=== Work required ===
Where "pretrained" appears in a line of the entries below, that line should be copied.

(Stored items)

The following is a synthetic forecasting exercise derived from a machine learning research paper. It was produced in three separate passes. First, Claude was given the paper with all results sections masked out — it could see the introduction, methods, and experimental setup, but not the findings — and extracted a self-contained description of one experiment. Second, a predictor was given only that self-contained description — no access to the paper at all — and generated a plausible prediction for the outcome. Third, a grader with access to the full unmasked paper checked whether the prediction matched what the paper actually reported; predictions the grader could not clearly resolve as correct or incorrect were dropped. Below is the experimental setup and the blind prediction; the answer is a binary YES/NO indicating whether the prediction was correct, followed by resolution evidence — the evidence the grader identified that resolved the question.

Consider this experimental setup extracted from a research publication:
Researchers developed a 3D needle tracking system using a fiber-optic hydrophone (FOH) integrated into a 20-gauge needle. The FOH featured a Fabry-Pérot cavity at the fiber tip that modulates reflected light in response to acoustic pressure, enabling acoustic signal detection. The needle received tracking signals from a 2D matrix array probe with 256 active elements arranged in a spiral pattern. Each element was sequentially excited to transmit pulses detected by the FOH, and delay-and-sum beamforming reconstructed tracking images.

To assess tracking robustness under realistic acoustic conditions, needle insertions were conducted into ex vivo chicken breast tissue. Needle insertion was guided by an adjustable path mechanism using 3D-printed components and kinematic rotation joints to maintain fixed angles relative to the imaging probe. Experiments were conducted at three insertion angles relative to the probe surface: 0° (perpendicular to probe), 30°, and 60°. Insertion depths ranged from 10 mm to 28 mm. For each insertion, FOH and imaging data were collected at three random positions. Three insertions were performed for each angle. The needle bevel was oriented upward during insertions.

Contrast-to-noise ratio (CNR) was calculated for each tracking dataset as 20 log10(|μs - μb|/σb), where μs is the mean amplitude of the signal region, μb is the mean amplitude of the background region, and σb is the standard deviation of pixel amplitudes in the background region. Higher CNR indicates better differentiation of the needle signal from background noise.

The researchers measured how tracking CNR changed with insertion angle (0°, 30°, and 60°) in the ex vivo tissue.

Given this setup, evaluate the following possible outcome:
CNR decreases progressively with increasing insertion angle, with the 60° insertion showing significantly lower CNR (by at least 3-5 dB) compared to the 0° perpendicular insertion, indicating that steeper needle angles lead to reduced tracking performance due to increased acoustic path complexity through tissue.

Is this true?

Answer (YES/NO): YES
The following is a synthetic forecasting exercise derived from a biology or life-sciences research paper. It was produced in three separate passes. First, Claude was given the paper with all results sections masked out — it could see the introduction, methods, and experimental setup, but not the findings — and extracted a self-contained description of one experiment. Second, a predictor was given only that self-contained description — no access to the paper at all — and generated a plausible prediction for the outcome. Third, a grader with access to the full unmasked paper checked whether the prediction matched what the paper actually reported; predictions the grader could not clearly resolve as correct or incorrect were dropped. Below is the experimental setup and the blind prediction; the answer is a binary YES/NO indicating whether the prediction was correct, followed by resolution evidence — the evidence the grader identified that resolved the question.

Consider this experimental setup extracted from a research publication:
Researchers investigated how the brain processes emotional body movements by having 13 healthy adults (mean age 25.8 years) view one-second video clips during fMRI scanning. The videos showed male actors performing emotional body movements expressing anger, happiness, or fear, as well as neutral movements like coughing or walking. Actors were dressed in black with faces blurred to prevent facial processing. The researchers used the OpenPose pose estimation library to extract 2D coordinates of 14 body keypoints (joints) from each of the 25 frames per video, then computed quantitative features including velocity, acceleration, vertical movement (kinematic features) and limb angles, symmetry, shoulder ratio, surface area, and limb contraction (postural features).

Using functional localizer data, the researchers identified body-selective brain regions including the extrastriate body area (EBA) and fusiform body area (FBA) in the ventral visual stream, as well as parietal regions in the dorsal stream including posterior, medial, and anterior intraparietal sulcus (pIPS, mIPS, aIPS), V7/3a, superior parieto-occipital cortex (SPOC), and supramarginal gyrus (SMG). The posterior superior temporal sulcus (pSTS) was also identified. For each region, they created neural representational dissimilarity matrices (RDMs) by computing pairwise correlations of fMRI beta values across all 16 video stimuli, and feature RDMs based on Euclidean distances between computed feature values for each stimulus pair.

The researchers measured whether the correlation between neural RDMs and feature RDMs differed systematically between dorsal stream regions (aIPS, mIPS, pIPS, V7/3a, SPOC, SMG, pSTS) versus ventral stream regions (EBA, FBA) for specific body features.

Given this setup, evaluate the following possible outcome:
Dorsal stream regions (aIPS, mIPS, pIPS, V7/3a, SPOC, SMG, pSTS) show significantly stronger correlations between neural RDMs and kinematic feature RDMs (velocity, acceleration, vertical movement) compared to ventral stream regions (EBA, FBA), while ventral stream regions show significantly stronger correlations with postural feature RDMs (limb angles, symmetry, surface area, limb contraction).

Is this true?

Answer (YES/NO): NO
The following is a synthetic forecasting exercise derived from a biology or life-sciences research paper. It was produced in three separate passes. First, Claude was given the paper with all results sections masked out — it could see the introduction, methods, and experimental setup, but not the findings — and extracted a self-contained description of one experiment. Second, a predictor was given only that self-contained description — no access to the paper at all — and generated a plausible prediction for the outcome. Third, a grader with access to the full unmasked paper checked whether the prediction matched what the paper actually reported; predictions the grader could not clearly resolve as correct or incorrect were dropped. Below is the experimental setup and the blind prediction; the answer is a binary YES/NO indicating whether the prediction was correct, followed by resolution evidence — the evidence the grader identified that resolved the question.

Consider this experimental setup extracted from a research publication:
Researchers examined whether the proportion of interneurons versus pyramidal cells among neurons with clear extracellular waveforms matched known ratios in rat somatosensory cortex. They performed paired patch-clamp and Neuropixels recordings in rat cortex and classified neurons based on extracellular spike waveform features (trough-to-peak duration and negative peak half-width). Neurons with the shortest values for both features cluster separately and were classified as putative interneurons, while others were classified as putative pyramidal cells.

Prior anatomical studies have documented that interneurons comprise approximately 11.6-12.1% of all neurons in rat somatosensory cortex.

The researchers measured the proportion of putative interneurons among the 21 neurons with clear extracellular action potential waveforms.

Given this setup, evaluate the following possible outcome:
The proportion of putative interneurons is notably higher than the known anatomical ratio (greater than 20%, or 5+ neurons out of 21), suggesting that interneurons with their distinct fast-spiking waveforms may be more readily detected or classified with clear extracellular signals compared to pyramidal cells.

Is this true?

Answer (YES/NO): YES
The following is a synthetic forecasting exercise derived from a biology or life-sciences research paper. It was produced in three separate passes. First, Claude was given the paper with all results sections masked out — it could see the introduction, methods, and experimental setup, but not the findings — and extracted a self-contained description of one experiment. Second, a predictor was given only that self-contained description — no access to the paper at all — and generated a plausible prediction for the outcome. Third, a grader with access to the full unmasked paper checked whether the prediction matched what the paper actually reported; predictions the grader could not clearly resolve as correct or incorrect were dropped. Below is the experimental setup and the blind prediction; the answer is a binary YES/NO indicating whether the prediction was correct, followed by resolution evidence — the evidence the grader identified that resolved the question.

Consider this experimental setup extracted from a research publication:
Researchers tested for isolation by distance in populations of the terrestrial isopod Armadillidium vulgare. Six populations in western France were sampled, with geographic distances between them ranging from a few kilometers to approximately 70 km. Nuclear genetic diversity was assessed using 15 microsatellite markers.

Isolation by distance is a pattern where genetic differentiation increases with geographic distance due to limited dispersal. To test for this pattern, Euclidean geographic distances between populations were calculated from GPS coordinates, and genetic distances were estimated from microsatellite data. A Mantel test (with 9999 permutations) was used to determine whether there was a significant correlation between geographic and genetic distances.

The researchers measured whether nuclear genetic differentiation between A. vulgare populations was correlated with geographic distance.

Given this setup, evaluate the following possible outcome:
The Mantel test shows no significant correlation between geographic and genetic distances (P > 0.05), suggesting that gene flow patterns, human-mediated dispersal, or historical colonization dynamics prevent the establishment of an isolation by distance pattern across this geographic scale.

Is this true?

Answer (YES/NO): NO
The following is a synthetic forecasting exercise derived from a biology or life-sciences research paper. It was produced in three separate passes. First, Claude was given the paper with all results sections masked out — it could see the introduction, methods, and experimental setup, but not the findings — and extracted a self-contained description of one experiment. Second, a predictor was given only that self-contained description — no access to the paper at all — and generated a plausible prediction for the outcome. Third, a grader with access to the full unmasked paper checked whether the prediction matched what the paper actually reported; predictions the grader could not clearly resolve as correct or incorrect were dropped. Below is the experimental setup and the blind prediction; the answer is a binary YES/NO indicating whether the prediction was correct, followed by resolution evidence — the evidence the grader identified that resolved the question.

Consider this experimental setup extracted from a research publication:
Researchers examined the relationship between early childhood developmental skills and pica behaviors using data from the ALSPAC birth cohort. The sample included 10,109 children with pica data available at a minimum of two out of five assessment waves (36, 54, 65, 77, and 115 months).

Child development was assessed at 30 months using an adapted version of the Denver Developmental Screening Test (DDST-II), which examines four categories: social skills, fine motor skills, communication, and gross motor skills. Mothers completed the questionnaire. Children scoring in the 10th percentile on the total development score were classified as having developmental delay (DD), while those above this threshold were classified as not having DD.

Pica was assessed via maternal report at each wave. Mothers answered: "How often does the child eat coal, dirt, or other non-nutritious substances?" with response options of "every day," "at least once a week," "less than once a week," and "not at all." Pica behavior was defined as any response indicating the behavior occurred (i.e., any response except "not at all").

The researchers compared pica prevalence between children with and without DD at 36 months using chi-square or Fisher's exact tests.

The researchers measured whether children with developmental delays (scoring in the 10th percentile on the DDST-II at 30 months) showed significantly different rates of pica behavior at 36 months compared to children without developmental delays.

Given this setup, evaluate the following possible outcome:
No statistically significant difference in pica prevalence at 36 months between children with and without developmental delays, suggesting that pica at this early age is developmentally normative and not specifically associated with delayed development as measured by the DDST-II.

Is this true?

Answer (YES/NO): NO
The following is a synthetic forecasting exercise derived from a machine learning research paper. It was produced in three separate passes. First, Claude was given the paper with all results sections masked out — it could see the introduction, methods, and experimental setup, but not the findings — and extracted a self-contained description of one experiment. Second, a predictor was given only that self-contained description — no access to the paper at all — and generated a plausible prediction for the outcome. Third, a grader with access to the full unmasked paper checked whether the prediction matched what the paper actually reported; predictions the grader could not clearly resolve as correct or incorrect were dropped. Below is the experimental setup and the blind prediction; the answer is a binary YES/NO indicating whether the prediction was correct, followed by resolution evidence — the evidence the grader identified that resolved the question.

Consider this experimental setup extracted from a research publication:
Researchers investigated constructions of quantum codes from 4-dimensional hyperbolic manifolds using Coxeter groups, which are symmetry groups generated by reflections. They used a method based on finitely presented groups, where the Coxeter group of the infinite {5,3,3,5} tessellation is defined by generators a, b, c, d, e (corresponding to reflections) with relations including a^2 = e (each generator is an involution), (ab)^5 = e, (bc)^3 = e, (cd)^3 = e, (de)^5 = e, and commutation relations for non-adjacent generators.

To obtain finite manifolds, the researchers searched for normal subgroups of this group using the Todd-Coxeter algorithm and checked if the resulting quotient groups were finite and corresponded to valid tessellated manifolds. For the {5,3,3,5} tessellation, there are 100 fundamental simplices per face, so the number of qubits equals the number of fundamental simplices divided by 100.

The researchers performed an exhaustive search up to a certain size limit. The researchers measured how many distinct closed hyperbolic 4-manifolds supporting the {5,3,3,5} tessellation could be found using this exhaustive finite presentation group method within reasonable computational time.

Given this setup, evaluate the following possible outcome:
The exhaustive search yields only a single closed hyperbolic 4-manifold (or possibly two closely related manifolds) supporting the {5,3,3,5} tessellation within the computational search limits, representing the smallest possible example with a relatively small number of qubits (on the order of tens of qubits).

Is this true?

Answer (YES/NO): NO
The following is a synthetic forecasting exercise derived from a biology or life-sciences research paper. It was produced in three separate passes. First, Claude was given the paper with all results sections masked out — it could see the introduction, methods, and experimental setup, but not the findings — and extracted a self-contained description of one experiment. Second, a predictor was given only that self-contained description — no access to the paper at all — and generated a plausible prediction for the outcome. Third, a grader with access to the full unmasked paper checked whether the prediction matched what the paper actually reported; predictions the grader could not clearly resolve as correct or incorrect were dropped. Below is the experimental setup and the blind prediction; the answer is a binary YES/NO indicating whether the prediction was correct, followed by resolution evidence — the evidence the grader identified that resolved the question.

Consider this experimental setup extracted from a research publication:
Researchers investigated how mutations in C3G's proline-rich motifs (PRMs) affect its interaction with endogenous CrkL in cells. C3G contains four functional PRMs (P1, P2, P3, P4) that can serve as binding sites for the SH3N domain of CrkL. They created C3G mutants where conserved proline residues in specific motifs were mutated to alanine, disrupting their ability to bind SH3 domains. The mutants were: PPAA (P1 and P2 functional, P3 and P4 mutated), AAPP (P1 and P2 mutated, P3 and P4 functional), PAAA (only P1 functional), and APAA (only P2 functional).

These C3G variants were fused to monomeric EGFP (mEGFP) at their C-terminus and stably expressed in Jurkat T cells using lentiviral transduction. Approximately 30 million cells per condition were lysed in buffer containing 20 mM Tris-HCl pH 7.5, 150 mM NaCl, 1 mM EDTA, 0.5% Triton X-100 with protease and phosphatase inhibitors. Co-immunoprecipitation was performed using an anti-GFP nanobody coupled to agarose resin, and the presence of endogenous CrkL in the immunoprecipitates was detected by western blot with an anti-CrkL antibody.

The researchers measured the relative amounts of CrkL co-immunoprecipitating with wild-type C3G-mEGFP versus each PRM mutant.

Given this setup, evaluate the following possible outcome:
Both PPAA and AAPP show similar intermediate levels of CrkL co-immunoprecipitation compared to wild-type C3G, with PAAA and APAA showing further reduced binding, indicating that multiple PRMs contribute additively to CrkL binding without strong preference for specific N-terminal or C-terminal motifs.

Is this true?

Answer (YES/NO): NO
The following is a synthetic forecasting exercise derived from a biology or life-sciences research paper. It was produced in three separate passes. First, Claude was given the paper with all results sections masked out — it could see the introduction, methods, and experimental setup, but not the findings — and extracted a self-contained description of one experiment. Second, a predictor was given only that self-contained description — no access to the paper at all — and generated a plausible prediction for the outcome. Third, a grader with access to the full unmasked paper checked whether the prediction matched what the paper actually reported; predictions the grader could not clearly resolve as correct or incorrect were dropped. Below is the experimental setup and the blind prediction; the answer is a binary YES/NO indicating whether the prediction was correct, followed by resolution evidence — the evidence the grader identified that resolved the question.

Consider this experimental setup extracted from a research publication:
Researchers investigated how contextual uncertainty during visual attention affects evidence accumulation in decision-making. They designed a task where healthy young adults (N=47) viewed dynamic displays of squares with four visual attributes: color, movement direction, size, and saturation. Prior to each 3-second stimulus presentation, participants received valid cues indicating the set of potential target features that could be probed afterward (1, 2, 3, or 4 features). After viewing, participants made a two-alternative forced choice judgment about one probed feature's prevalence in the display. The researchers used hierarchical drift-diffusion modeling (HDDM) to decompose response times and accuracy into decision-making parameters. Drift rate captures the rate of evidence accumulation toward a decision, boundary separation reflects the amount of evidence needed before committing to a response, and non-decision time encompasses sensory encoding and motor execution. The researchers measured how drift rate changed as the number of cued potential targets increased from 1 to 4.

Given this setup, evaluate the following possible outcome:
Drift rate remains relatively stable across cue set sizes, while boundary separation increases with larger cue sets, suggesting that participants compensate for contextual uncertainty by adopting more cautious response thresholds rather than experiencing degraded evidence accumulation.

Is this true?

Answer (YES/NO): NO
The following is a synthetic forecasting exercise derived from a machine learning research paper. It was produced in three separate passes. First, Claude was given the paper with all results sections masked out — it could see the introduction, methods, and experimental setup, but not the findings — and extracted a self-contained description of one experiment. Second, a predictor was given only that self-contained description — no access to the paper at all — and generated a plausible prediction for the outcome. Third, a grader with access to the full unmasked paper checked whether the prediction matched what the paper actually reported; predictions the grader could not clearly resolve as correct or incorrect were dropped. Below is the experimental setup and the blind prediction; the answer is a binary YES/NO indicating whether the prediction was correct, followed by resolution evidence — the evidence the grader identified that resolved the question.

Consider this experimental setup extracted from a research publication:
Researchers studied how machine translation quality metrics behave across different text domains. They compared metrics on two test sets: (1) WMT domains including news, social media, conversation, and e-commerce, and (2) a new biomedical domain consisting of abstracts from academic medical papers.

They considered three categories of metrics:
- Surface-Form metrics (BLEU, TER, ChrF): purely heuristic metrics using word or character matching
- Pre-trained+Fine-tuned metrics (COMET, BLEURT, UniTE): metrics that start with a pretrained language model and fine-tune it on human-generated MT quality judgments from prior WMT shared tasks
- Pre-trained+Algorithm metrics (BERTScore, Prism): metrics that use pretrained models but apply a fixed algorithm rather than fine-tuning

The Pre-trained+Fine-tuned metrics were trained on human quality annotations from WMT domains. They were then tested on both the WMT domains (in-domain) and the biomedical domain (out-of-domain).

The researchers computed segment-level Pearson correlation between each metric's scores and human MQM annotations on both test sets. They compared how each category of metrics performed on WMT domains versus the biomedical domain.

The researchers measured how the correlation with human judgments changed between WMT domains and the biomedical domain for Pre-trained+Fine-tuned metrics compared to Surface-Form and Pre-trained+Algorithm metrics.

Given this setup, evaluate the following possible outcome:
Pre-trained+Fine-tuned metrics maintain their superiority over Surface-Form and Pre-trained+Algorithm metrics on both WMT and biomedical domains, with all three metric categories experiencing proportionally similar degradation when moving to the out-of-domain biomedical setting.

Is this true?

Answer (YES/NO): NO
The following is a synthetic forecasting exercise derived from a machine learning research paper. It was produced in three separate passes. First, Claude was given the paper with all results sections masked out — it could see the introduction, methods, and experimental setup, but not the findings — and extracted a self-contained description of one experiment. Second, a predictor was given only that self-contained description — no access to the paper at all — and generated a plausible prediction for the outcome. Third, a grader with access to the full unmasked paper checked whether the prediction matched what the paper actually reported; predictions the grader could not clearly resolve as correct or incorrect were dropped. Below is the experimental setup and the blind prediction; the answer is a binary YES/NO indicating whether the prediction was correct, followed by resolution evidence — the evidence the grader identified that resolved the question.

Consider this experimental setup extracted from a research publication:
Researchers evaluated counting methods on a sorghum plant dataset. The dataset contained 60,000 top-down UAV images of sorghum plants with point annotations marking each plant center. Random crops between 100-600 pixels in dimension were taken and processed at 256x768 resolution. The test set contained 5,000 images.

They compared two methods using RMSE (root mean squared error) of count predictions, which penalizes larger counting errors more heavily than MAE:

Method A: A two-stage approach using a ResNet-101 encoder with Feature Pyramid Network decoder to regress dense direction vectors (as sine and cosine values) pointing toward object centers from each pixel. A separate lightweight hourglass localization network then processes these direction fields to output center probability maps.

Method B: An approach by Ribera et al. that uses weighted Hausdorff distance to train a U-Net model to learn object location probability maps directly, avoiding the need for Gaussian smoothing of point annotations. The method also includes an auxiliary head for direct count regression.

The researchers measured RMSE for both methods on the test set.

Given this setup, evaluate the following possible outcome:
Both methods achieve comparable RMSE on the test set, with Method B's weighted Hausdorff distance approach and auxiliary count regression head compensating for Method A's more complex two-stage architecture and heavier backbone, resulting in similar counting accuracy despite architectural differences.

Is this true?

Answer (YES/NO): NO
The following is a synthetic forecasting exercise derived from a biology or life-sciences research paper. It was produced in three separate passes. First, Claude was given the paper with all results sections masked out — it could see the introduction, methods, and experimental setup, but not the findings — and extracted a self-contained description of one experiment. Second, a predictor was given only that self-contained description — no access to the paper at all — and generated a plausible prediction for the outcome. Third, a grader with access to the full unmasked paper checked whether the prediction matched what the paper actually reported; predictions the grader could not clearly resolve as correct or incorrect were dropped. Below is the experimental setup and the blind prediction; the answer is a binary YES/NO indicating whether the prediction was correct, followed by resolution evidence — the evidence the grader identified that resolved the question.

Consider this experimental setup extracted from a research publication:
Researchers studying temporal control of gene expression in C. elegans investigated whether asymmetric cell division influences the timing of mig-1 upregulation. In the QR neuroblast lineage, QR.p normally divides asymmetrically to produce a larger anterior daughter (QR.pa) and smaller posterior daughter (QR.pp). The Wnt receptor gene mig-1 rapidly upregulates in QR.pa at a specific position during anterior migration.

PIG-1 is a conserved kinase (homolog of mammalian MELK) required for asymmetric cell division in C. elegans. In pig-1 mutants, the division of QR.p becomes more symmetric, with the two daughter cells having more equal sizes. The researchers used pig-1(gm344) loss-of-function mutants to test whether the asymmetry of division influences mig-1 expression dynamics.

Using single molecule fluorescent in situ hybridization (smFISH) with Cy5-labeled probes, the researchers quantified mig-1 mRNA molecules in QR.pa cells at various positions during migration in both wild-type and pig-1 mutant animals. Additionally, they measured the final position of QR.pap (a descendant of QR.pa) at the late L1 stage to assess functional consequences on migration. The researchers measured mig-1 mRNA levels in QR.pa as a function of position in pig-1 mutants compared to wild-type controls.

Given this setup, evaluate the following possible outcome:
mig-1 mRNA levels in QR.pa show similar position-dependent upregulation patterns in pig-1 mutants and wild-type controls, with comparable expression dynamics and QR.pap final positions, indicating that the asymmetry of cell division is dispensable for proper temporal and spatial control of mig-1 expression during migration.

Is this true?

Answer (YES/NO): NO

=== Result for this exercise ===
- Pre-trained+Fine-tuned metrics (COMET, BLEURT, UniTE): metrics that start with a pretrained language model and fine-tune it on human-generated MT quality judgments from prior WMT shared tasks
- Pre-trained+Algorithm metrics (BERTScore, Prism): metrics that use pretrained models but apply a fixed algorithm rather than fine-tuning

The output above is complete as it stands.